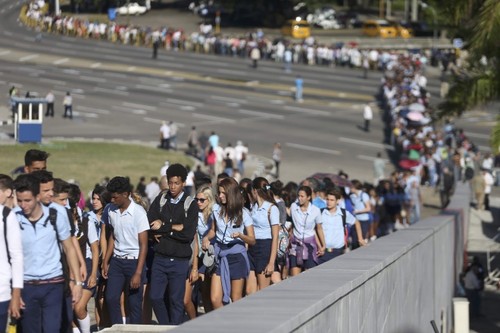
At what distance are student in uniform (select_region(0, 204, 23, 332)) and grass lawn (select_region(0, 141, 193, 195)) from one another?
24110 millimetres

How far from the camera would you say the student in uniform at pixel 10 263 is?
9211 millimetres

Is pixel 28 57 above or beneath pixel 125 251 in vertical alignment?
beneath

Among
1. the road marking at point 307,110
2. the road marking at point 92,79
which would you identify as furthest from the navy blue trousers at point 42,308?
the road marking at point 92,79

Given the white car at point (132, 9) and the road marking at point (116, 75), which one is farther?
the white car at point (132, 9)

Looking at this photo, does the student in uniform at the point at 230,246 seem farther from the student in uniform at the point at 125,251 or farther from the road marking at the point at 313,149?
the road marking at the point at 313,149

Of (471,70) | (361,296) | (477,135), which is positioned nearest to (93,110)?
(477,135)

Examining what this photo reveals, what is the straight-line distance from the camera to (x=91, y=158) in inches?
1662

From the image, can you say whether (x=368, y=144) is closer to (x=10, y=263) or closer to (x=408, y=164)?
(x=408, y=164)

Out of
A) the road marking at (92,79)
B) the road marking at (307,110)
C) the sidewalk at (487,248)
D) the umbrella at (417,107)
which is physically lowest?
the sidewalk at (487,248)

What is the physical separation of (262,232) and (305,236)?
1.33 metres

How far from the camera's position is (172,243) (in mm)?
12594

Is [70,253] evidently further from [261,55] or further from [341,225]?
[261,55]

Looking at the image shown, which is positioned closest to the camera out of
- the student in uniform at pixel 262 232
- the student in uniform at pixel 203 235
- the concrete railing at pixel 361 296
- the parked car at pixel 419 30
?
the concrete railing at pixel 361 296

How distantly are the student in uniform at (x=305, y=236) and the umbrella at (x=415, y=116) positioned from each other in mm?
33717
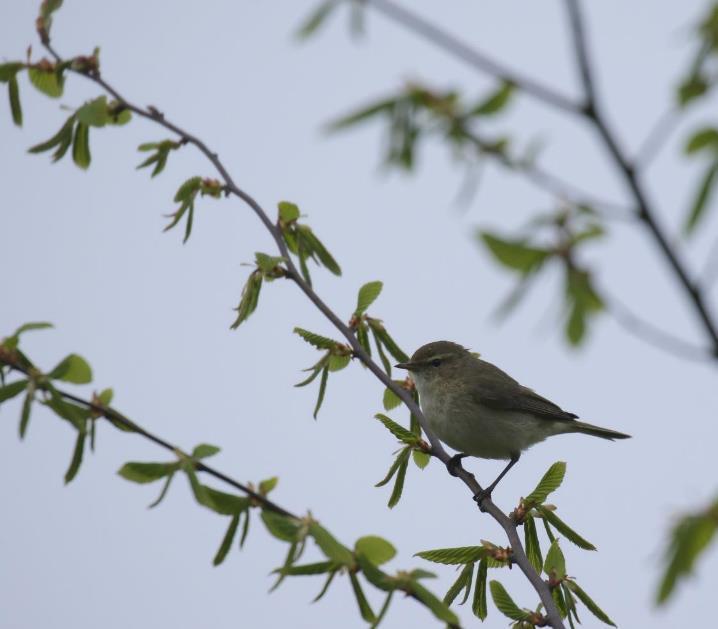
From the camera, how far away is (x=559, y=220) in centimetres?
160

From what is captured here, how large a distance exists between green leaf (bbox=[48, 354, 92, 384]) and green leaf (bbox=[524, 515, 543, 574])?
206 cm

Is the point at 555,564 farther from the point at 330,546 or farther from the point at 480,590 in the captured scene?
the point at 330,546

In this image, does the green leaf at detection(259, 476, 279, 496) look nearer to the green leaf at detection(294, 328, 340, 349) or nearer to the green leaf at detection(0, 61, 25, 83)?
the green leaf at detection(294, 328, 340, 349)

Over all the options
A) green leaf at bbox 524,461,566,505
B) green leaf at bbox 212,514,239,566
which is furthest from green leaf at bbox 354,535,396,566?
green leaf at bbox 524,461,566,505

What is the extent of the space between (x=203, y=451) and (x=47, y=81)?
5.91ft

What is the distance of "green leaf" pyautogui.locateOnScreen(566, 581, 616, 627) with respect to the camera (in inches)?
134

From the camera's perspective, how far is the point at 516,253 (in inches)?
59.4

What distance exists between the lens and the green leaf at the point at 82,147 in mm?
3689

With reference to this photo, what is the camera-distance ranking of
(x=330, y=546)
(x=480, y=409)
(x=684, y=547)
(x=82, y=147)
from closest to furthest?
1. (x=684, y=547)
2. (x=330, y=546)
3. (x=82, y=147)
4. (x=480, y=409)

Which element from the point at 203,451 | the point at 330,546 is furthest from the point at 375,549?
the point at 203,451

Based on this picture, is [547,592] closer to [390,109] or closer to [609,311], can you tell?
[609,311]

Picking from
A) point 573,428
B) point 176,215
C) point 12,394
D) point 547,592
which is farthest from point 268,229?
point 573,428

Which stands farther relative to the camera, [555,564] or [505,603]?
[555,564]

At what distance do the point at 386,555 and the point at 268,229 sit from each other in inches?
69.1
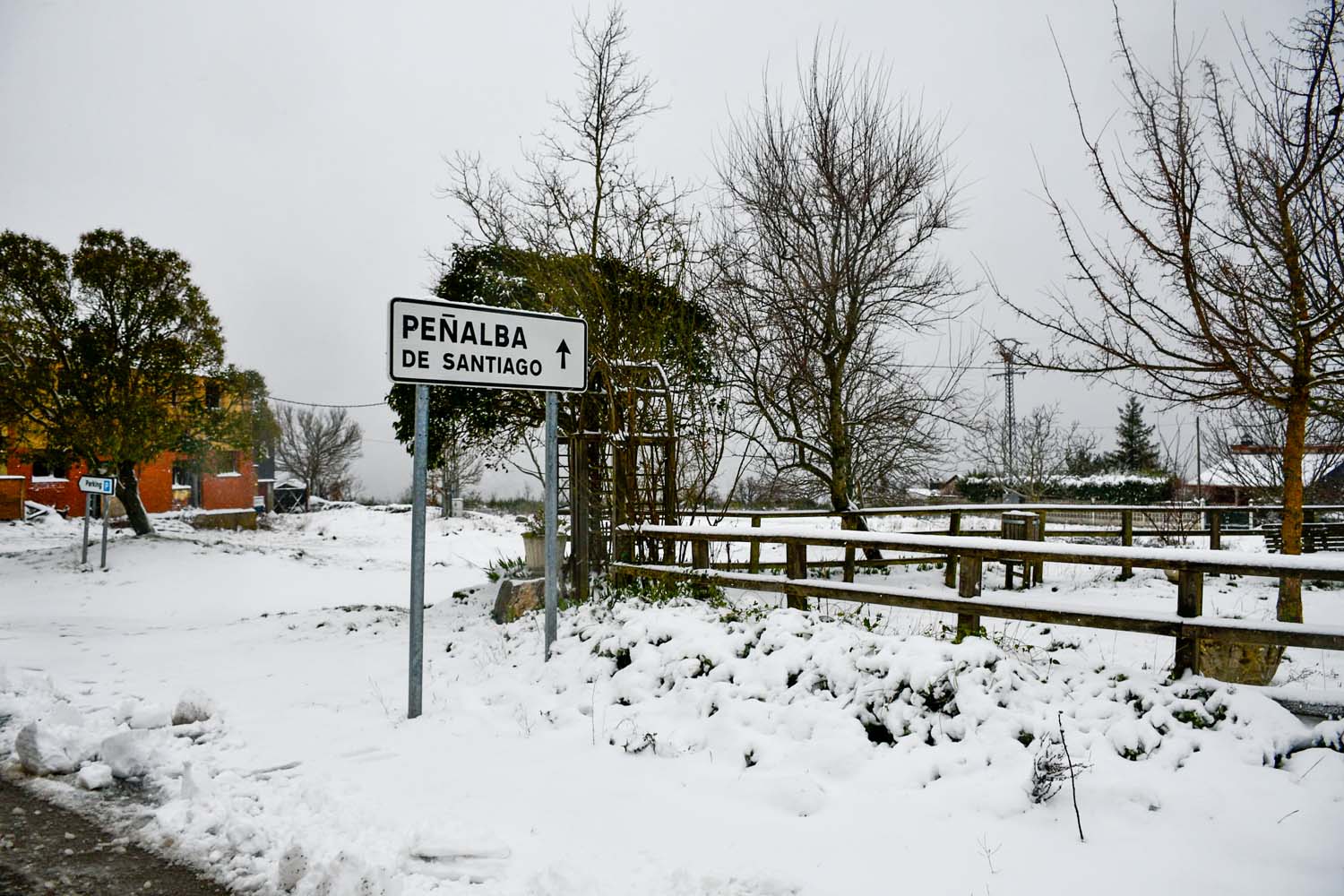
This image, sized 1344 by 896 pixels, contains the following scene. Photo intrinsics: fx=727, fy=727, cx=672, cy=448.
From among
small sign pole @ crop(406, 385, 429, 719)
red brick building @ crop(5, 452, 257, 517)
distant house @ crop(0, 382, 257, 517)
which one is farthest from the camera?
red brick building @ crop(5, 452, 257, 517)

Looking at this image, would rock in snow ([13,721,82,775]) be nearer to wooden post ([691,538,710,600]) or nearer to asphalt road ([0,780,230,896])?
asphalt road ([0,780,230,896])

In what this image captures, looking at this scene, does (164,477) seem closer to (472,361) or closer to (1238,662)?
(472,361)

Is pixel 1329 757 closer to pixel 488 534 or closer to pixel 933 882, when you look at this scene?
pixel 933 882

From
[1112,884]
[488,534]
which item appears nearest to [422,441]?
[1112,884]

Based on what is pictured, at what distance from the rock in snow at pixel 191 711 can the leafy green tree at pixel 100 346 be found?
61.9 ft

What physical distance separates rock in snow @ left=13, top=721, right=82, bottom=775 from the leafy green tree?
19.2m

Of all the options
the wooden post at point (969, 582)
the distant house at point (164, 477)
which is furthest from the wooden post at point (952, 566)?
the distant house at point (164, 477)

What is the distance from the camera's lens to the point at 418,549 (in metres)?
4.91

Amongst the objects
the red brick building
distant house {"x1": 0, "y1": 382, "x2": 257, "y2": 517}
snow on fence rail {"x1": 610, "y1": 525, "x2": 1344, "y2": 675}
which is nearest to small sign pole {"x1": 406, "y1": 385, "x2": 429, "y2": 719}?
snow on fence rail {"x1": 610, "y1": 525, "x2": 1344, "y2": 675}

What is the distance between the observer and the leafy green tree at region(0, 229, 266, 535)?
19500mm

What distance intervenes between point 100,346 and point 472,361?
20629mm

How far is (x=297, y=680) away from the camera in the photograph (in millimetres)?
6602

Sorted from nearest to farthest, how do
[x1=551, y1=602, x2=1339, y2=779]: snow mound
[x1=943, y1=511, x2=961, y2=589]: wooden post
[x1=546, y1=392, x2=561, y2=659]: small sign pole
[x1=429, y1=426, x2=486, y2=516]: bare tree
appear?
[x1=551, y1=602, x2=1339, y2=779]: snow mound → [x1=546, y1=392, x2=561, y2=659]: small sign pole → [x1=943, y1=511, x2=961, y2=589]: wooden post → [x1=429, y1=426, x2=486, y2=516]: bare tree

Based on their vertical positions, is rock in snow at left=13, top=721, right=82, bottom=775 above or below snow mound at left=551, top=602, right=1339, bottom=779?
below
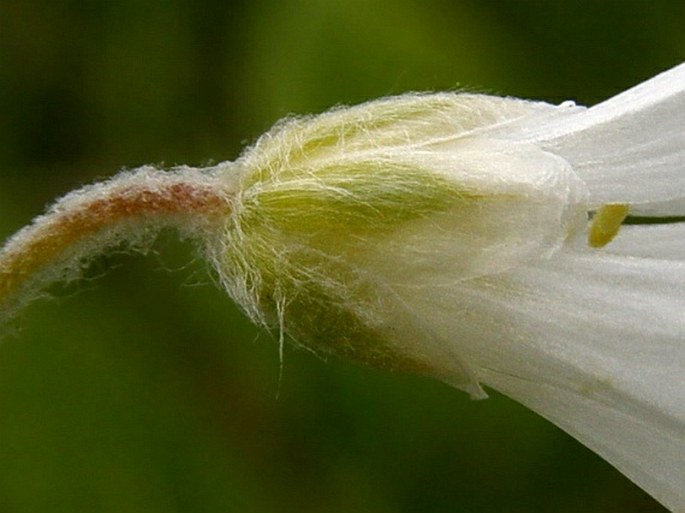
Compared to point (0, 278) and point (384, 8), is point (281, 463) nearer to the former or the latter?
point (384, 8)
_____
• [REQUEST]
Could you revise the material above so that every "student in uniform" becomes "pupil in uniform" and everything else stays the same, leaving out the pictures?

• [FULL OUTPUT]
At what distance are pupil in uniform (select_region(0, 204, 23, 332)) and grass lawn (select_region(0, 141, 193, 195)) from one another?
24110 millimetres

How far from the camera would you say the pupil in uniform at pixel 10 263 is?
9211 millimetres

Is pixel 28 57 above or beneath pixel 125 251 in vertical alignment?
beneath

Among
1. the road marking at point 307,110
2. the road marking at point 92,79
which would you identify as furthest from the navy blue trousers at point 42,308?
the road marking at point 92,79

Given the white car at point (132, 9) and the road marking at point (116, 75), which one is farther?
the white car at point (132, 9)

Looking at this photo, does the pupil in uniform at the point at 230,246 seem farther from the pupil in uniform at the point at 125,251 or farther from the road marking at the point at 313,149?
the road marking at the point at 313,149

Of (471,70) | (361,296) | (477,135), which is positioned nearest to (93,110)?
(477,135)

Examining what this photo reveals, what is the straight-line distance from the camera to (x=91, y=158) in inches?
1662

From the image, can you say whether (x=368, y=144) is closer to (x=10, y=263) or closer to (x=408, y=164)?
(x=408, y=164)

Out of
A) the road marking at (92,79)
B) the road marking at (307,110)
C) the sidewalk at (487,248)
D) the umbrella at (417,107)
which is physically lowest?
the sidewalk at (487,248)

What is the physical separation of (262,232) and (305,236)?
1.33 metres

How far from the camera's position is (172,243) (in mm)?
12594

Is [70,253] evidently further from [261,55] or further from [341,225]?
[261,55]

Looking at the image shown, which is positioned closest to the camera out of
- the pupil in uniform at pixel 262 232
- the pupil in uniform at pixel 203 235
- the concrete railing at pixel 361 296
- the parked car at pixel 419 30
?
the concrete railing at pixel 361 296

How distantly are the pupil in uniform at (x=305, y=236) and the umbrella at (x=415, y=116) positioned from each other in mm?
33717
From the camera, how far away is (x=559, y=220) in centimetres?
160

From what is captured here, how large a distance exists between green leaf (bbox=[48, 354, 92, 384]) and green leaf (bbox=[524, 515, 543, 574])?
206 cm

Is the point at 555,564 farther from the point at 330,546 or farther from the point at 480,590 in the captured scene?
the point at 330,546

In this image, does the green leaf at detection(259, 476, 279, 496) look nearer to the green leaf at detection(294, 328, 340, 349) or nearer to the green leaf at detection(0, 61, 25, 83)?
the green leaf at detection(294, 328, 340, 349)

Over all the options
A) green leaf at bbox 524,461,566,505
B) green leaf at bbox 212,514,239,566
which is furthest from green leaf at bbox 354,535,396,566?
green leaf at bbox 524,461,566,505

What is the extent of the space between (x=203, y=451) and (x=47, y=81)?
5.91ft

What is the distance of "green leaf" pyautogui.locateOnScreen(566, 581, 616, 627) with respect to the camera (in inches)?
134

From the camera's perspective, how far is the point at 516,253 (in inches)?
59.4

What distance exists between the lens and the green leaf at the point at 82,147 in mm?
3689

With reference to this photo, what is the camera-distance ranking of
(x=330, y=546)
(x=480, y=409)
(x=684, y=547)
(x=82, y=147)
from closest to furthest?
1. (x=684, y=547)
2. (x=330, y=546)
3. (x=82, y=147)
4. (x=480, y=409)

Which element from the point at 203,451 | the point at 330,546 is furthest from the point at 375,549?
the point at 203,451

Based on this picture, is [547,592] closer to [390,109] or closer to [609,311], can you tell?
[609,311]

Picking from
A) point 573,428
B) point 176,215
C) point 12,394
D) point 547,592
which is farthest from point 268,229?
point 573,428

Which stands farther relative to the camera, [555,564] or [505,603]?
[555,564]

At what distance do the point at 386,555 and the point at 268,229 sit from each other in inches?
69.1
This image, sized 1344 by 896 pixels, contains the following scene. Photo intrinsics: fx=727, fy=727, cx=672, cy=448.
From among
small sign pole @ crop(406, 385, 429, 719)
red brick building @ crop(5, 452, 257, 517)
distant house @ crop(0, 382, 257, 517)
which one is farthest from the camera?
red brick building @ crop(5, 452, 257, 517)

Looking at this image, would rock in snow ([13,721,82,775]) be nearer to wooden post ([691,538,710,600]) or nearer to asphalt road ([0,780,230,896])?
asphalt road ([0,780,230,896])

In what this image captures, looking at this scene, does (164,477) seem closer to (472,361) or closer to (1238,662)?
(472,361)

Is pixel 1329 757 closer to pixel 488 534 or closer to pixel 933 882, when you look at this scene?
pixel 933 882

From
[1112,884]
[488,534]
which item appears nearest to [422,441]?
[1112,884]

Based on what is pictured, at what distance from the rock in snow at pixel 191 711 can the leafy green tree at pixel 100 346 be found?
61.9 ft

What physical distance separates rock in snow @ left=13, top=721, right=82, bottom=775 from the leafy green tree?
19.2m

Of all the options
the wooden post at point (969, 582)
the distant house at point (164, 477)
which is furthest from the wooden post at point (952, 566)?
the distant house at point (164, 477)

What is the distance from the camera's lens to the point at 418,549 (in metres)?
4.91

Amongst the objects
the red brick building
distant house {"x1": 0, "y1": 382, "x2": 257, "y2": 517}
snow on fence rail {"x1": 610, "y1": 525, "x2": 1344, "y2": 675}
which is nearest to small sign pole {"x1": 406, "y1": 385, "x2": 429, "y2": 719}?
snow on fence rail {"x1": 610, "y1": 525, "x2": 1344, "y2": 675}

What is the distance between the observer and the leafy green tree at region(0, 229, 266, 535)?
19500mm

What distance intervenes between point 100,346 and point 472,361?
20629mm

How far is (x=297, y=680) away from the camera in the photograph (in millimetres)?
6602

Sorted from nearest to farthest, how do
[x1=551, y1=602, x2=1339, y2=779]: snow mound
[x1=943, y1=511, x2=961, y2=589]: wooden post
[x1=546, y1=392, x2=561, y2=659]: small sign pole
[x1=429, y1=426, x2=486, y2=516]: bare tree
appear?
[x1=551, y1=602, x2=1339, y2=779]: snow mound → [x1=546, y1=392, x2=561, y2=659]: small sign pole → [x1=943, y1=511, x2=961, y2=589]: wooden post → [x1=429, y1=426, x2=486, y2=516]: bare tree

Based on their vertical positions, is rock in snow at left=13, top=721, right=82, bottom=775 above or below snow mound at left=551, top=602, right=1339, bottom=779?
below
Compared to point (0, 278) and point (384, 8), is point (281, 463) nearer to the former or the latter?
point (384, 8)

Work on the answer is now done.